On Friday, June 3, 2016 at 2:40:47 PM UTC-7, taf wrote:
> The line given is:
. . .
> Elle
> Edeldrida (daughter)
> Eadulfus
> Ossulf
> Aldredus
> Waldeophus
I can now suggest what I think is going on in the pedigree connecting Waltheof back to AElla. Eadulfus is Eadwulf, documented as 'king of the North Saxons' in Irish sources, and as holding Bamburgh, dying in 913. His name later appears in references to the sons of Eadwulf submitting to Athelstan in 924 (or 920 - the entry is placed in different years in different versions of ASC). In 926, Ealdred, son of Eadwulf is reported holding Bamburgh, and likewise Simeon's Vita St Cuthberti reports that Aldred filius Eadulfi was a friend of Eadward the Elder, as his father Eadulfus had been to king Alfred (for reasons unclear to me, the PASE database calls him Ealdwulf 16 rather than Eadwulf, even though neither of the cited sources include an 'l' in the first syllable). He is given a brother Uhtred. The next we find in the primary record is Oswulf, in the 960s and then Waltheof in the 990s. Searle suggested they represented a single lineage, with Waltheof son of Oswulf, son of Ealdred, son of Eadwulf. This is reasonable, considering that all of the names, Uhtred (son), Eadwulf (gs), Ealdred (gs) and Oswulf (ggs) are repeated among the immediate descendants of Waltheof.

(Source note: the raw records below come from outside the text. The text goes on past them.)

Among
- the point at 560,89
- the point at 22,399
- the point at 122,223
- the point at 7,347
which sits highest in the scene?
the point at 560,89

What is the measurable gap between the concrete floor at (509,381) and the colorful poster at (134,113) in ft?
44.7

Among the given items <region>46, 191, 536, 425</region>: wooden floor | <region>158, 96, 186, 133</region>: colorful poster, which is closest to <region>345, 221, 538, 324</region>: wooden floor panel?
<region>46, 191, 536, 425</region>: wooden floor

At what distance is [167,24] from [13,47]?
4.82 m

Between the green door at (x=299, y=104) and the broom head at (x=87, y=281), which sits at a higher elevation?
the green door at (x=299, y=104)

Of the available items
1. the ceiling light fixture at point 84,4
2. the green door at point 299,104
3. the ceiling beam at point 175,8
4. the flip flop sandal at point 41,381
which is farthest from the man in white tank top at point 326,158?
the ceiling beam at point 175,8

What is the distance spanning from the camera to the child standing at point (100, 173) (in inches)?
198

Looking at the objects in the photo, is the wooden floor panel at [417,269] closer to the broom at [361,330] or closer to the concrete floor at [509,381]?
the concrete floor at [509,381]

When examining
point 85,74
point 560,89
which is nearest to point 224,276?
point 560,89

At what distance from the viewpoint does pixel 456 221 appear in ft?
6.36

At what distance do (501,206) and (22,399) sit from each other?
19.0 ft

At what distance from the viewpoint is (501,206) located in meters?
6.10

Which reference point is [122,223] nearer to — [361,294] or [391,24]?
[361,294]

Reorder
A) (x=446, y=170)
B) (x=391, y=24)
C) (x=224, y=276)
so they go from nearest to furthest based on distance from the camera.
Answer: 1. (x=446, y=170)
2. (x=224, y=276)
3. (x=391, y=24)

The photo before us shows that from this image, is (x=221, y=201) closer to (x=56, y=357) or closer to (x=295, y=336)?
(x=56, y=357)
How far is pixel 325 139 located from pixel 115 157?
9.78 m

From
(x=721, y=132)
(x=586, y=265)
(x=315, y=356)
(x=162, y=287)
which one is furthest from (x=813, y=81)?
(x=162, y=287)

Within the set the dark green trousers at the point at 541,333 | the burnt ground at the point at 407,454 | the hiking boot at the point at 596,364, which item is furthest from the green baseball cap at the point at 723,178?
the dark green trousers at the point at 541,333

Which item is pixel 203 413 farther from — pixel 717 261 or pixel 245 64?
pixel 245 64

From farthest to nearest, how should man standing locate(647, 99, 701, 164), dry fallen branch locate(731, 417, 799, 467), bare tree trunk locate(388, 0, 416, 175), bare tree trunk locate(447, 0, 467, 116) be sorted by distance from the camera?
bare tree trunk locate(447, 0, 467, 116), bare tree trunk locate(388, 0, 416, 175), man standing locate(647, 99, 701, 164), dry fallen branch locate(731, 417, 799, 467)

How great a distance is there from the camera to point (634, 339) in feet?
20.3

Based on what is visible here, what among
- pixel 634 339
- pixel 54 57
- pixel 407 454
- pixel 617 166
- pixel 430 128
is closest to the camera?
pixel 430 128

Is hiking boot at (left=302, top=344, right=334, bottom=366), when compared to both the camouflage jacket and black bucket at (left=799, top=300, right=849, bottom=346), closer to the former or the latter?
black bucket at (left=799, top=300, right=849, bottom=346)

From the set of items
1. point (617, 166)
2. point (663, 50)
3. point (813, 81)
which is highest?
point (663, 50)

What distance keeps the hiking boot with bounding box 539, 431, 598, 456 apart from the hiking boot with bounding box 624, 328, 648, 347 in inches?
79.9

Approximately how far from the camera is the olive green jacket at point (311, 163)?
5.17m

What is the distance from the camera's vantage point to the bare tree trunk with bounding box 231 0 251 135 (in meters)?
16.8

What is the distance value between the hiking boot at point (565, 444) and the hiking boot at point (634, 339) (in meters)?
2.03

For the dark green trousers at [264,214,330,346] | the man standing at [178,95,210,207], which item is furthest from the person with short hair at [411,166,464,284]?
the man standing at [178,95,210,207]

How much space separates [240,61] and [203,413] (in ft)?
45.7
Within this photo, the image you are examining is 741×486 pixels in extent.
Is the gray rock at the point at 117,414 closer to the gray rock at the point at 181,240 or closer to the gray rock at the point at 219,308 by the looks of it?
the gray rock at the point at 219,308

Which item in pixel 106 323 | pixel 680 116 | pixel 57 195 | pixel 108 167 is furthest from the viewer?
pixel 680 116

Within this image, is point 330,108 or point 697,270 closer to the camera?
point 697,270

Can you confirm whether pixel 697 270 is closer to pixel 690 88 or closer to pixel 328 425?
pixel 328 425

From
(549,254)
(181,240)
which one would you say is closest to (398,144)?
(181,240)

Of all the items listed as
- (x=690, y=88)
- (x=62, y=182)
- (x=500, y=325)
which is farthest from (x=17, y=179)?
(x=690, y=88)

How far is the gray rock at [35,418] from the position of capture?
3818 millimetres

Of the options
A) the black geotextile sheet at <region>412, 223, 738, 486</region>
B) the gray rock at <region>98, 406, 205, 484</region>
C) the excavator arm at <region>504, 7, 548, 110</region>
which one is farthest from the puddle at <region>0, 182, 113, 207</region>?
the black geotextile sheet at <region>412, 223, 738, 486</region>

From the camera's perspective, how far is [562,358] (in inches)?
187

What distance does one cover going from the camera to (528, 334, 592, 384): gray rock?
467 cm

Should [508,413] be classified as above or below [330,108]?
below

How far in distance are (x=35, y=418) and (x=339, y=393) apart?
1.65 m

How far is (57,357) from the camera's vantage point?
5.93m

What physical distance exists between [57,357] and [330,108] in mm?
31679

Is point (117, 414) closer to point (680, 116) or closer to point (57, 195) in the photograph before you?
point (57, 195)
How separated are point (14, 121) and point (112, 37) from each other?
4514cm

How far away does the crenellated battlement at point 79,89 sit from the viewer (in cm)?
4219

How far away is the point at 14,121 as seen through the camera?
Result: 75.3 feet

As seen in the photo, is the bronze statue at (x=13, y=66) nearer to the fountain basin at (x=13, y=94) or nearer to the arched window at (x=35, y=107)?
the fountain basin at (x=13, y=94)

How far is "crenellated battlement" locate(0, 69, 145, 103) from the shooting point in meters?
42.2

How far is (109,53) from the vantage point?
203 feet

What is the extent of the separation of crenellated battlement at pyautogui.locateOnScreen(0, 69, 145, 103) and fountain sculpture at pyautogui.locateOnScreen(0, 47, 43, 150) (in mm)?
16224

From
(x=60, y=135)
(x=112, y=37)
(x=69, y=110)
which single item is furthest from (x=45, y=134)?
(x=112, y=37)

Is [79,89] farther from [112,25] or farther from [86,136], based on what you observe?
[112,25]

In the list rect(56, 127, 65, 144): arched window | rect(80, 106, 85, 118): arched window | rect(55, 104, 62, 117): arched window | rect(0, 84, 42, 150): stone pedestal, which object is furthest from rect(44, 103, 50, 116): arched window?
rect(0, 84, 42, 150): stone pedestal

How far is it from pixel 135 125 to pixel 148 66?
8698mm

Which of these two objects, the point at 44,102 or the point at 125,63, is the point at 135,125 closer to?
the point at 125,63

Comparing this to the AElla pedigree, we note the exact same names, only with the middle two switched in order. Waltheof, Ealdred, Oswulf, Eadwulf.
While it is possible that this source is representing an authentic tradition by which Oswulf was a much younger son of Eadwulf (he outlived him by 50 years) and named a son after his elder brother, I think it more likely that this pedigree has reversed generations, and I would point to the possible inspiration. We already know that our genealogist was more interested in making connections than in establishing a viable chronology (how else do you explain making AElla son of a man ruling 150 years earlier). There is a documented Oswulf son of Eadwulf, who succeeded when Tostig was expelled. I suspect that knowledge of the existence of this Oswulf, son of Eadwulf led the author to shift Oswulf, grandson of Eadwulf a generation up the pedigree, exchanging his position with that of his actual father Ealdred.
The takehome is that, as written, the pedigree must be rejected above Waltheof, but there remains a possibility that it preserves, in a confused manner, an authentic descent from Eadwulf, that reconstructed by Searle, and hence perhaps from AElla, before which point is is of no value whatsoever with regard to the possible ancestry of Waltheof.